Le Japon, une nation traditionnellement monolithique, se trouve actuellement à la croisée des chemins concernant sa politique d’immigration. Face à un besoin croissant de main-d’œuvre, notamment dans les secteurs manufacturier et agricole, le pays voit sa population étrangère augmenter, mais cette évolution est loin de faire l’unanimité. Une certaine hostilité, voire une xénophobie latente, émerge au sein de la société, complexifiant l’intégration des nouveaux arrivants.
La situation a récemment été mise en lumière par une initiative controversée de Kazuhiko Oigawa, gouverneur de la préfecture d’Ibaraki. Le 18 février, il a annoncé la mise en place d’un système de récompense financière pour toute personne dénonçant des travailleurs étrangers en situation irrégulière. Cette mesure, justifiée par la forte proportion d’arrestations de clandestins dans sa circonscription, a suscité des inquiétudes quant à d’éventuels abus et à la discrimination qu’elle pourrait engendrer. Il est à noter que le Japon est confronté à une pénurie de main-d’œuvre due à une population vieillissante, ce qui rend la dépendance aux travailleurs étrangers de plus en plus cruciale pour de nombreux secteurs comme l’agriculture et les services.
Malgré les justifications du gouverneur Oigawa, qui nie toute xénophobie, cette politique illustre les tensions grandissantes. Les médias locaux ont peu couvert l’annonce d’un tel système, perçu comme discriminant. Historiquement, le Japon a toujours affiché une certaine réticence à l’immigration, préférant le terme de «politique des travailleurs étrangers» au lieu de «politique migratoire». Néanmoins, le besoin économique contraint le pays à s’ouvrir progressivement. L’accueil de travailleurs étrangers à long terme nécessiterait des réformes profondes non seulement des conditions d’admission, mais aussi de la culture du travail et de la société japonaise elle-même pour une meilleure intégration.

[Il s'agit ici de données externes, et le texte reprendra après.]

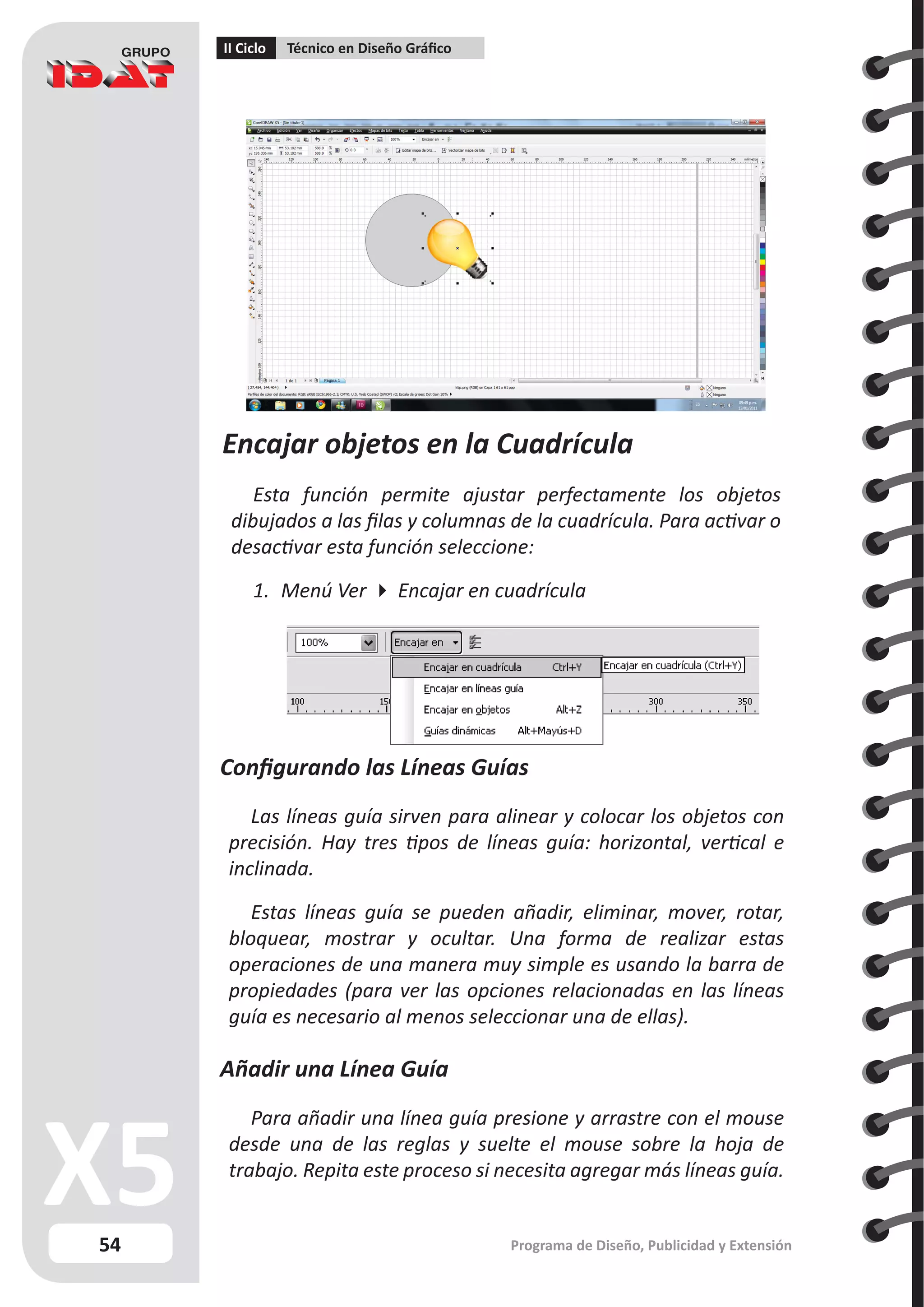 54
II Ciclo Técnico en Diseño Gráfico
Programa de Diseño, Publicidad y Extensión
Encajar objetos en la Cuadrícula
Esta función permite ajustar perfectamente los objetos
dibujados a las filas y columnas de la cuadrícula. Para activar o
desactivar esta función seleccione:
1.	 Menú Ver  Encajar en cuadrícula
Configurando las Líneas Guías
Las líneas guía sirven para alinear y colocar los objetos con
precisión. Hay tres tipos de líneas guía: horizontal, vertical e
inclinada.
Estas líneas guía se pueden añadir, eliminar, mover, rotar,
bloquear, mostrar y ocultar. Una forma de realizar estas
operaciones de una manera muy simple es usando la barra de
propiedades (para ver las opciones relacionadas en las líneas
guía es necesario al menos seleccionar una de ellas).
Añadir una Línea Guía
Para añadir una línea guía presione y arrastre con el mouse
desde una de las reglas y suelte el mouse sobre la hoja de
trabajo. Repita este proceso si necesita agregar más líneas guía.
 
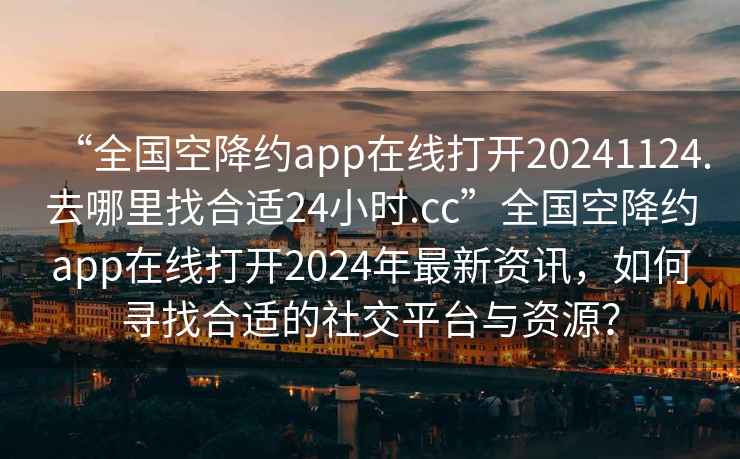 “全國空降約app在線打開20241124.去哪里找合適24小時.cc”全國空降約app在線打開2024年最新資訊，如何尋找合適的社交平臺與資源？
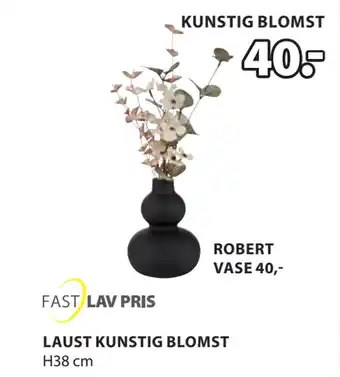 JYSK LAUST KUNSTIG BLOMST tilbud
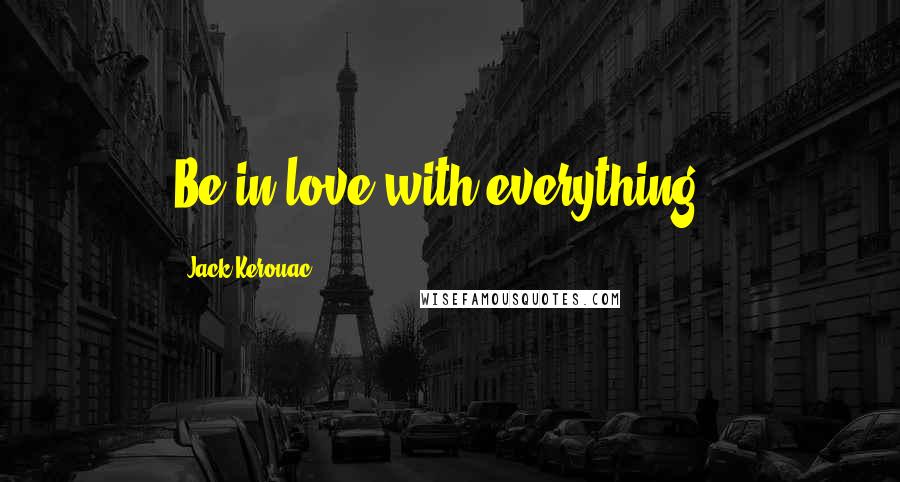 Jack Kerouac Quotes: Be in love with everything .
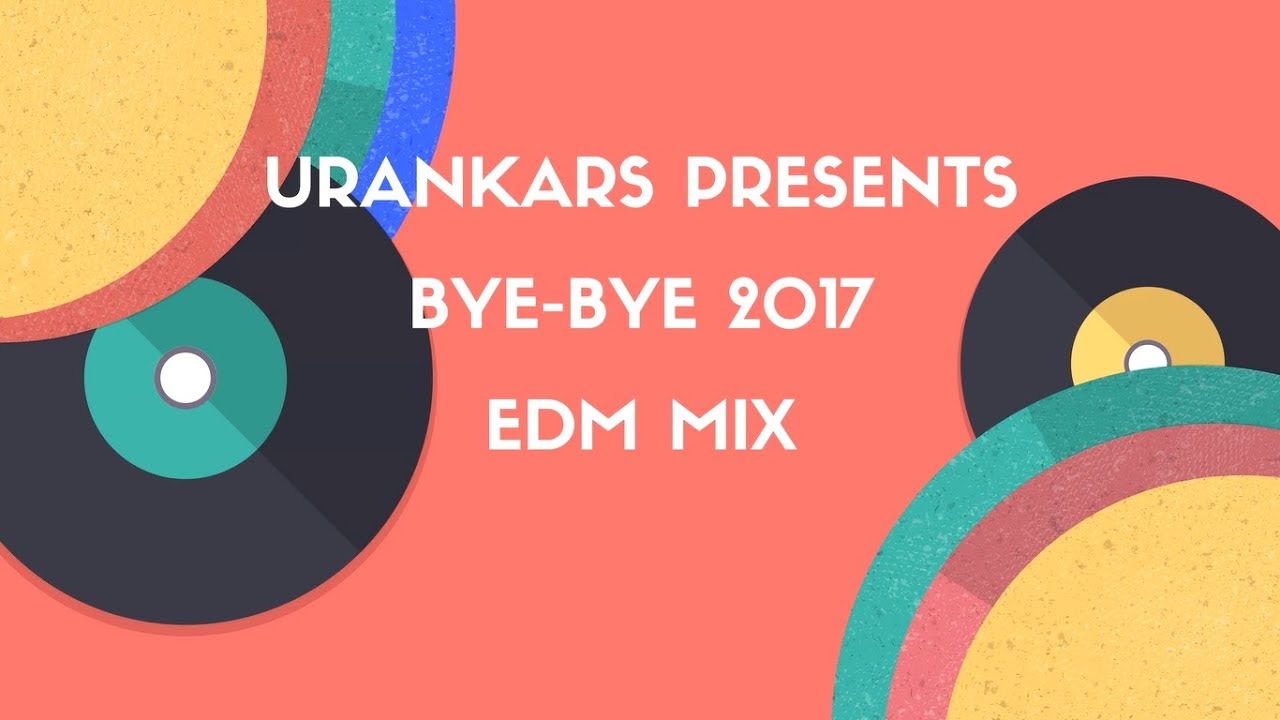 Best EDM Mix 2017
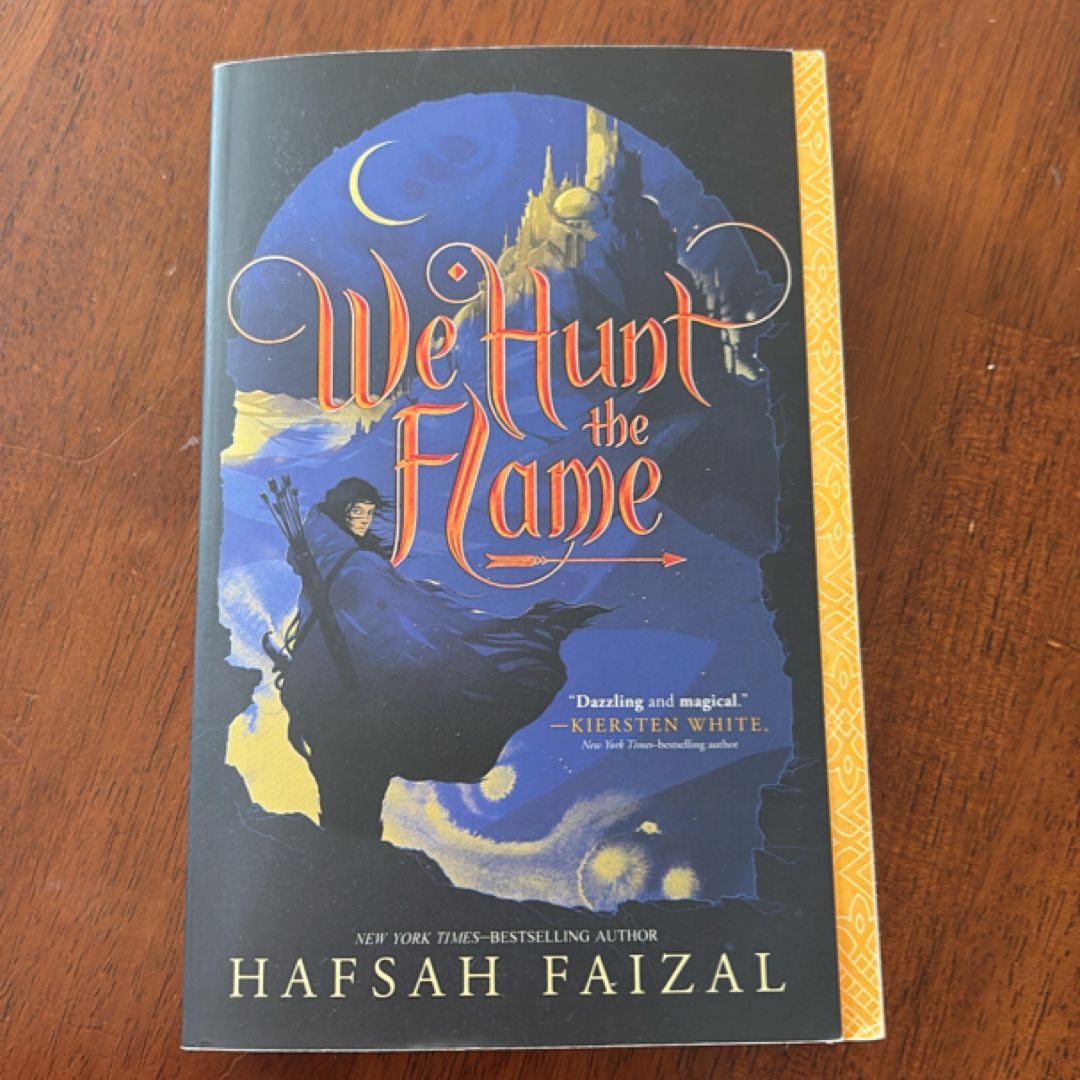 We Hunt the Flame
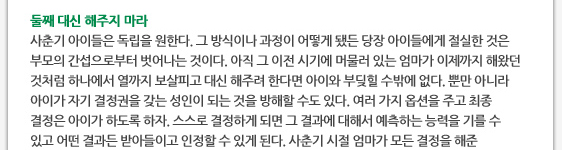 둘째 대신 해주지 마라 사춘기 아이들은 독립을 원한다. 그 방식이나 과정이 어떻게 됐든 당장 아이들에게 절실한 것은 부모의 간섭으로부터 벗어나는 것이다. 아직 그 이전 시기에 머물러 있는 엄마가 이제까지 해왔던 것처럼 하나에서 열까지 보살피고 대신 해주려 한다면 아이와 부딪힐 수밖에 없다. 뿐만 아니라 아이가 자기 결정권을 갖는 성인이 되는 것을 방해할 수도 있다. 여러 가지 옵션을 주고 최종 결정은 아이가 하도록 하자. 스스로 결정하게 되면 그 결과에 대해서 예측하는 능력을 기를 수 있고 어떤 결과든 받아들이고 인정할 수 있게 된다. 사춘기 시절 엄마가 모든 결정을 해준 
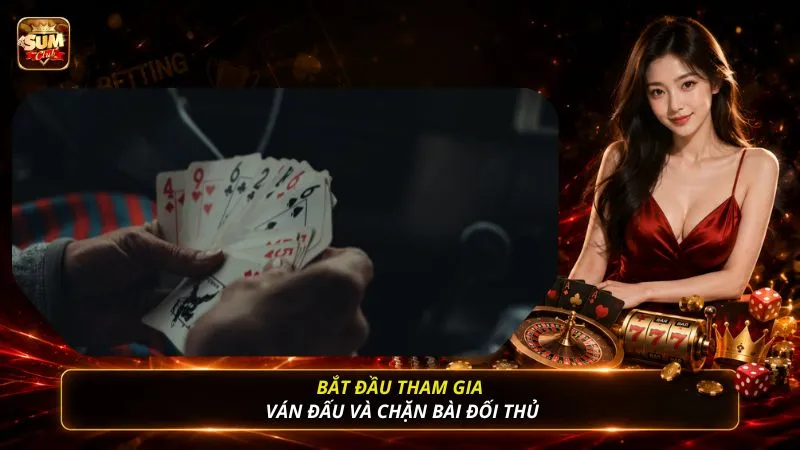 Bắt đầu tham gia ván đấu và chặn bài đối thủ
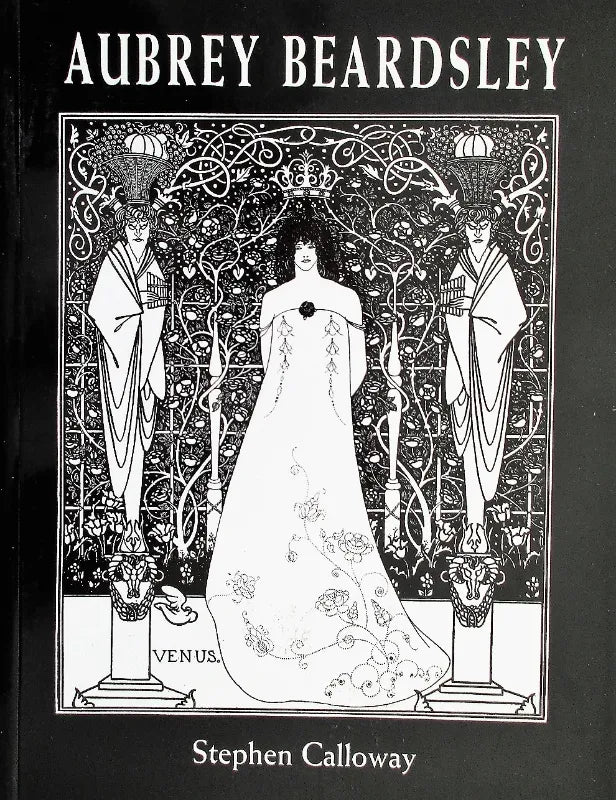 Aubrey Beardsley ~ Stephen Calloway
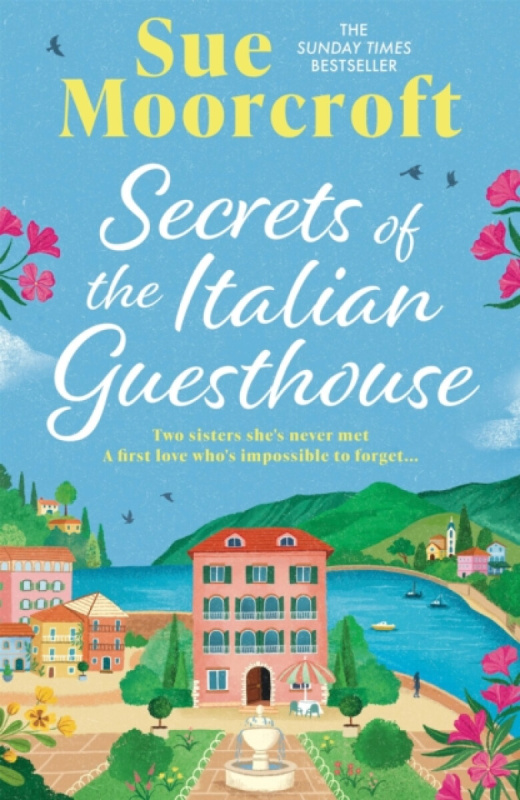 John Murray Press Secrets of the Italian Guesthouse - Moorcroft, Sue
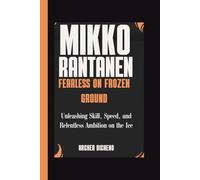 MIKKO RANTANEN: FEARLESS ON FROZEN GROUND: Unleashing Skill, Speed, and Relentless Ambition on the Ice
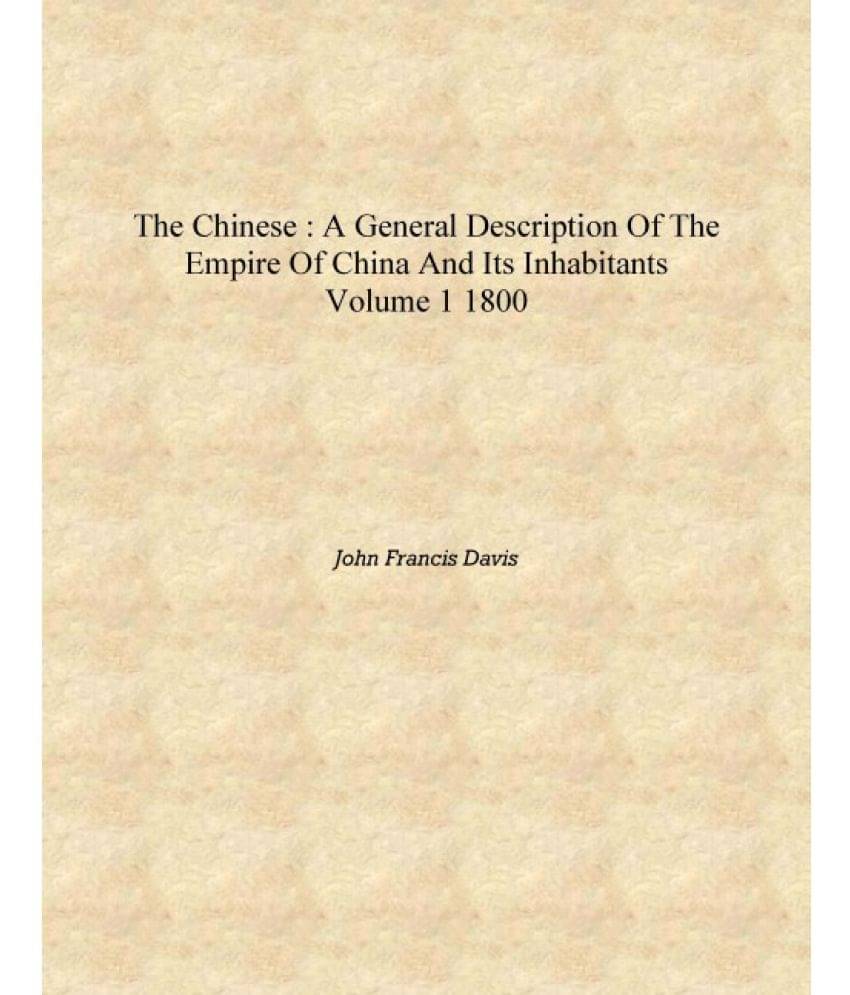     			The Chinese : a general description of the empire of China and its inhabitants Volume 1 1800 [Hardcover]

En dépit des efforts pour attirer de la main-d’œuvre, la perception des étrangers au Japon reste délicate. Un sondage a révélé que 64% des Japonais estiment que les étrangers bénéficient d’avantages particuliers, une idée contredite par les ONG qui soulignent les droits limités des résidents non-japonais. Des discours comme «Les Japonais d’abord» gagnent du terrain dans le débat politique, alimentant une rhétorique anti-immigration qui inquiète les défenseurs des droits humains. Cette situation met en évidence le défi complexe auquel le Japon est confronté : concilier son besoin de main-d’œuvre avec une volonté de préserver une identité nationale forte, souvent perçue comme homogène.